### Exercise task
Convert every line of the records below into a JSON list of strings, one string per line, with blank lines omitted.

### Data for this task

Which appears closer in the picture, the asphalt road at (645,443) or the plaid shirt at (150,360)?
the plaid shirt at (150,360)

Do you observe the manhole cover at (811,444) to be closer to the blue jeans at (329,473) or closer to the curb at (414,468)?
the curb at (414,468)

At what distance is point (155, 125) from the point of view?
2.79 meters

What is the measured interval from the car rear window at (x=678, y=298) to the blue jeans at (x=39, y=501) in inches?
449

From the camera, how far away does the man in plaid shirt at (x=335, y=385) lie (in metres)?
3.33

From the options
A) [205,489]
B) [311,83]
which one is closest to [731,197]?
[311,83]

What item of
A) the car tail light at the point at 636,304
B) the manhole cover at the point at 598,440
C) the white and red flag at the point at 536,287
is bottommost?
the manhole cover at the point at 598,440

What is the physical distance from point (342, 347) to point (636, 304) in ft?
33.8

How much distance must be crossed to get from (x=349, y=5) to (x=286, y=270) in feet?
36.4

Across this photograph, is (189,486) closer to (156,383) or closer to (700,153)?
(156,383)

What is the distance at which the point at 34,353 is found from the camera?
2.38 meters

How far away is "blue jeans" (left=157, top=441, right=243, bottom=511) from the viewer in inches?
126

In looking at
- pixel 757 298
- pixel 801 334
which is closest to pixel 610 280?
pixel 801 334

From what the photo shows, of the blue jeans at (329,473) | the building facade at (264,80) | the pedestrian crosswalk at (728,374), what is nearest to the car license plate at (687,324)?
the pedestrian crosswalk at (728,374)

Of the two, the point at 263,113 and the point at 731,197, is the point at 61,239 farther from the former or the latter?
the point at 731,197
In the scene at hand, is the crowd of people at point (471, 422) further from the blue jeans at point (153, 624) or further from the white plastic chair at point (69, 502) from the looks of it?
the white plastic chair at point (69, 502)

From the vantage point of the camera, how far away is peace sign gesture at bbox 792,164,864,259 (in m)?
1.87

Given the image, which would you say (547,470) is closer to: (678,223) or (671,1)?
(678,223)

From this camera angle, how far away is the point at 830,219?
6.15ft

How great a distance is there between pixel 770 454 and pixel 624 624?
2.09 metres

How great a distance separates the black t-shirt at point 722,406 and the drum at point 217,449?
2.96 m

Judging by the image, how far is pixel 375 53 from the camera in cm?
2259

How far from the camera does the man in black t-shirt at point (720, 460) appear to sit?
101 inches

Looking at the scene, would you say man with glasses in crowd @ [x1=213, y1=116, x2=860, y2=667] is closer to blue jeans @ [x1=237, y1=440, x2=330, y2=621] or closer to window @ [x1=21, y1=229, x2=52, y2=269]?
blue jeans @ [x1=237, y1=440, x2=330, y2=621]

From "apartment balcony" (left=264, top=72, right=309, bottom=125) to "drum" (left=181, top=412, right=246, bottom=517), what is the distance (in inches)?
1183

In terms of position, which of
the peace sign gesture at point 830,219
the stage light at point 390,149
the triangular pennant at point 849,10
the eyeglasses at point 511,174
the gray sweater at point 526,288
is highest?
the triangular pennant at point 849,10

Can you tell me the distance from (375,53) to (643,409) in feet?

### Response below
[
  "Which appears closer in the picture, the asphalt road at (645,443) or the plaid shirt at (150,360)?",
  "the plaid shirt at (150,360)",
  "Do you observe the manhole cover at (811,444) to be closer to the blue jeans at (329,473) or closer to the curb at (414,468)?",
  "the curb at (414,468)",
  "At what distance is point (155, 125) from the point of view?",
  "2.79 meters",
  "What is the measured interval from the car rear window at (x=678, y=298) to the blue jeans at (x=39, y=501) in inches?",
  "449",
  "From the camera, how far away does the man in plaid shirt at (x=335, y=385) lie (in metres)?",
  "3.33",
  "From the options",
  "A) [205,489]",
  "B) [311,83]",
  "which one is closest to [731,197]?",
  "[311,83]",
  "What item of",
  "A) the car tail light at the point at 636,304",
  "B) the manhole cover at the point at 598,440",
  "C) the white and red flag at the point at 536,287",
  "is bottommost?",
  "the manhole cover at the point at 598,440",
  "What is the physical distance from point (342, 347) to point (636, 304) in ft?",
  "33.8",
  "How much distance must be crossed to get from (x=349, y=5) to (x=286, y=270) in feet?",
  "36.4",
  "Across this photograph, is (189,486) closer to (156,383) or closer to (700,153)?",
  "(156,383)",
  "What is the distance at which the point at 34,353 is found from the camera?",
  "2.38 meters",
  "How far away is \"blue jeans\" (left=157, top=441, right=243, bottom=511) from the viewer in inches?",
  "126",
  "In looking at",
  "- pixel 757 298",
  "- pixel 801 334",
  "which is closest to pixel 610 280?",
  "pixel 801 334",
  "From what the photo shows, of the blue jeans at (329,473) | the building facade at (264,80) | the pedestrian crosswalk at (728,374), what is nearest to the car license plate at (687,324)?",
  "the pedestrian crosswalk at (728,374)",
  "Of the two, the point at 263,113 and the point at 731,197, is the point at 61,239 farther from the former or the latter?",
  "the point at 731,197",
  "In the scene at hand, is the crowd of people at point (471, 422) further from the blue jeans at point (153, 624) or further from the white plastic chair at point (69, 502) from the looks of it?",
  "the white plastic chair at point (69, 502)",
  "From the vantage point of the camera, how far away is peace sign gesture at bbox 792,164,864,259 (in m)?",
  "1.87",
  "Given the image, which would you say (547,470) is closer to: (678,223) or (671,1)?",
  "(678,223)",
  "From this camera angle, how far away is the point at 830,219?",
  "6.15ft",
  "How great a distance is there between pixel 770 454 and pixel 624 624?",
  "2.09 metres",
  "How great a distance separates the black t-shirt at point 722,406 and the drum at point 217,449?",
  "2.96 m",
  "Judging by the image, how far is pixel 375 53 from the camera in cm?",
  "2259",
  "How far from the camera does the man in black t-shirt at point (720, 460) appear to sit?",
  "101 inches",
  "Looking at the scene, would you say man with glasses in crowd @ [x1=213, y1=116, x2=860, y2=667] is closer to blue jeans @ [x1=237, y1=440, x2=330, y2=621] or closer to window @ [x1=21, y1=229, x2=52, y2=269]?",
  "blue jeans @ [x1=237, y1=440, x2=330, y2=621]",
  "From \"apartment balcony\" (left=264, top=72, right=309, bottom=125) to \"drum\" (left=181, top=412, right=246, bottom=517), what is the distance (in inches)?",
  "1183",
  "In terms of position, which of",
  "the peace sign gesture at point 830,219",
  "the stage light at point 390,149",
  "the triangular pennant at point 849,10",
  "the eyeglasses at point 511,174",
  "the gray sweater at point 526,288",
  "is highest?",
  "the triangular pennant at point 849,10",
  "Can you tell me the distance from (375,53) to (643,409) in feet?"
]